▶ **Short task**
Copy out the items below, swapping every "camera" for "viewer" and keeping everything else the same. Leave the pictures out.

* Start Given information *

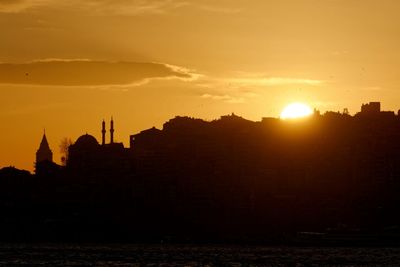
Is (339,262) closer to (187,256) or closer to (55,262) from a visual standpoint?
(187,256)

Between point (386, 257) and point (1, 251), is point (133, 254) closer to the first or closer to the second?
point (1, 251)

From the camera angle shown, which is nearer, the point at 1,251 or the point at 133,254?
the point at 133,254

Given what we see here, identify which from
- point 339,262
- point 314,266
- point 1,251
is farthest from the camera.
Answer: point 1,251

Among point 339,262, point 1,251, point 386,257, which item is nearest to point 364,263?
point 339,262

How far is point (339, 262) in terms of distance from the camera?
561 ft

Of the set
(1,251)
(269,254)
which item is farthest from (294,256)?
(1,251)

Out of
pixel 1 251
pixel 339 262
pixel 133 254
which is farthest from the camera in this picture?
pixel 1 251

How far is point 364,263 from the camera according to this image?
167750mm

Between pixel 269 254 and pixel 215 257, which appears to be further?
pixel 269 254

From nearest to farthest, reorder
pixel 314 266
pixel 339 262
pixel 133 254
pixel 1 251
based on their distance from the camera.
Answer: pixel 314 266 → pixel 339 262 → pixel 133 254 → pixel 1 251

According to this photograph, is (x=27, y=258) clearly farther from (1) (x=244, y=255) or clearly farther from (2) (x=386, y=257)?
(2) (x=386, y=257)

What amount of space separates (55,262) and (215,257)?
28.7 metres

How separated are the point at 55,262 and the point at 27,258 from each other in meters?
13.7

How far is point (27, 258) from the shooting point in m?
173
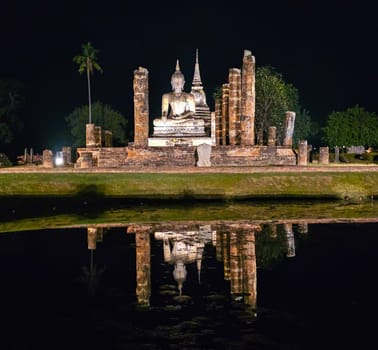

* End Given information *

▶ **Solution**
Is (339,262) closer to (187,256) or closer to (55,262) from a visual standpoint?
(187,256)

Between point (386, 257) and point (1, 251), is point (133, 254) closer to the first or closer to the second?
point (1, 251)

From the viewer angle shown, which is nearer, the point at 1,251 or the point at 133,254?
the point at 133,254

Given what we see here, identify which from
- point 339,262
- point 314,266
- point 1,251
is farthest from the viewer.
Answer: point 1,251

Among point 339,262, point 1,251, point 386,257, which item is nearest to point 364,263?
point 339,262

How far is point (339, 262) in terms of distance from the viewer?
561 ft

Of the set
(1,251)
(269,254)
which item is farthest from (294,256)?
(1,251)

Out of
pixel 1 251
pixel 339 262
pixel 133 254
which is farthest from the viewer in this picture?
pixel 1 251

How far is point 364,263 from the viewer according to this image?
167750mm

Between pixel 269 254 and pixel 215 257, which appears to be further?
pixel 269 254

From nearest to farthest, reorder
pixel 314 266
pixel 339 262
pixel 133 254
pixel 1 251
based on their distance from the viewer.
Answer: pixel 314 266 → pixel 339 262 → pixel 133 254 → pixel 1 251

According to this photograph, is (x=27, y=258) clearly farther from (1) (x=244, y=255) or clearly farther from (2) (x=386, y=257)?
(2) (x=386, y=257)

What amount of space separates (55,262) and (215,257)?
28.7 metres

How separated are the point at 55,262 and the point at 27,258 from each other in meters?
13.7

How far is point (27, 258) from the shooting point in m?
173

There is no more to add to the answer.